| Challenges |
(1) Render this sentence from the sample election objections in Spanish: "We, a Senator and a Member of the House of Representatives of the United States of America, do hereby object to the electoral votes proffered from the State of Florida for President of the United States and for Vice-President of the United States on the ground that the electoral votes so proffered have not been regularly given by electors who were lawfully appointed by election by the voters in the absence of illegal disenfranchisement of a portion of the Florida electorate."
(2) Set down word for word the passage of the sample election objections starting with "APPENDIX 4: Sample" and going on through "U.S.C. §§ 15, 6.".

| Reading text |
— Begin —

APPENDIX 4: Sample Written Objections in the Presidential Election of 2000 [3 U.S.C. § 15] beginning on following page
107th Congress of the United States OBJECTION We, a Senator and a Member of the House of Representatives of the United States of America, do hereby object to the electoral votes proffered from the State of Florida for President of the United States and for Vice-President of the United States on the ground that the electoral votes so proffered have not been regularly given by electors whose appointment has been certified in accordance with Florida Law. 3 U.S.C. §§ 15, 6.
/s/ __________________________ Senator ______________________
/s/ __________________________ Congressman/woman ______________________
107th Congress of the United States OBJECTION We, a Senator and a Member of the House of Representatives of the United States of America, do hereby object to the electoral votes proffered from the State of Florida for President of the United States and for Vice-President of the United States on the ground that the electoral votes so proffered have not been regularly given by electors who were appointed in such Manner as the Legislature of Florida directed prior to November 7, 2000, the Time Congress determined for the choosing of the Electors. Article II, Sec. 1 of the United States Constitution
/s/ __________________________ Senator ______________________
/s/ __________________________ Congressman/woman ______________________
107th Congress of the United States OBJECTION We, a Senator and a Member of the House of Representatives of the United States of America, do hereby object to the electoral votes proffered from the State of Florida for President of the United States and for Vice-President of the United States on the ground that the electoral votes so proffered have not been regularly given by electors who were lawfully appointed by election by the voters in Florida in such a manner as to be consistent with the equal protection of the laws guaranteed by the Fourteenth Amendment, Section 1 of the United States Constitution.
/s/ __________________________ Senator ______________________
/s/ __________________________ Congressman/woman ______________________
107th Congress of the United States OBJECTION We, a Senator and a Member of the House of Representatives of the United States of America, do hereby object to the electoral votes proffered from the State of Florida for President of the United States and for Vice-President of the United States on the ground that the electoral votes so proffered have not been regularly given by electors who were lawfully appointed by election by the voters in the absence of illegal disenfranchisement of a portion of the Florida electorate.

— End —

(Data records)
— Begin —

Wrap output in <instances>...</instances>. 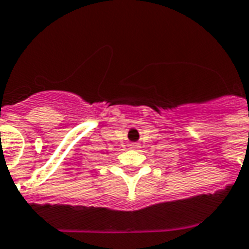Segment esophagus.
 <instances>
[{
  "instance_id": "1",
  "label": "esophagus",
  "mask_w": 249,
  "mask_h": 249,
  "mask_svg": "<svg viewBox=\"0 0 249 249\" xmlns=\"http://www.w3.org/2000/svg\"><path fill=\"white\" fill-rule=\"evenodd\" d=\"M129 147H130L131 149H138L139 144H138V143H130V144H129Z\"/></svg>"
}]
</instances>
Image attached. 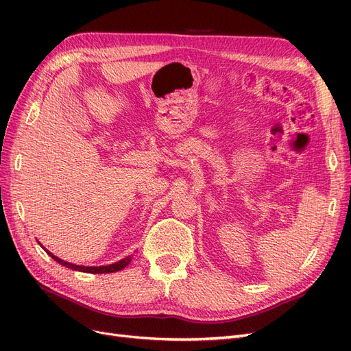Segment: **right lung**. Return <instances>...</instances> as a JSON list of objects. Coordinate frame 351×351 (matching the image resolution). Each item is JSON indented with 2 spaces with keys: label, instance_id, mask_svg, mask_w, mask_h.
<instances>
[{
  "label": "right lung",
  "instance_id": "right-lung-1",
  "mask_svg": "<svg viewBox=\"0 0 351 351\" xmlns=\"http://www.w3.org/2000/svg\"><path fill=\"white\" fill-rule=\"evenodd\" d=\"M39 243V241H38ZM40 244V243H39ZM40 247L44 249L49 256L54 259L56 262H58L60 265H62V267H66L69 269H73V271H79V272H88V274H110V272H117V271H121L124 269L127 265H129L133 259V256L130 254V256H125L124 259L115 262V263H110V265H102V267H84V265H76V263H71V262H66L60 259L58 256H56L54 253H51L49 250H47L44 246L40 244Z\"/></svg>",
  "mask_w": 351,
  "mask_h": 351
}]
</instances>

— End —

| The solutions |
(1) Nosotros, un senador y un miembro de la Cámara de Representantes de los Estados Unidos de América, por la presente objetamos los votos electorales presentados por el Estado de Florida para presidente de los Estados Unidos y para vicepresidente de los Estados Unidos, con el fundamento de que los votos electorales así presentados no han sido emitidos regularmente por electores que fueron nombrados legalmente mediante elección por los votantes sin que mediara la privación ilegal del derecho al voto de una parte del electorado de Florida.

(2)
APPENDIX 4: Sample Written Objections in the Presidential Election of 2000 [3 U.S.C. § 15] beginning on following page
107th Congress of the United States OBJECTION We, a Senator and a Member of the House of Representatives of the United States of America, do hereby object to the electoral votes proffered from the State of Florida for President of the United States and for Vice-President of the United States on the ground that the electoral votes so proffered have not been regularly given by electors whose appointment has been certified in accordance with Florida Law. 3 U.S.C. §§ 15, 6.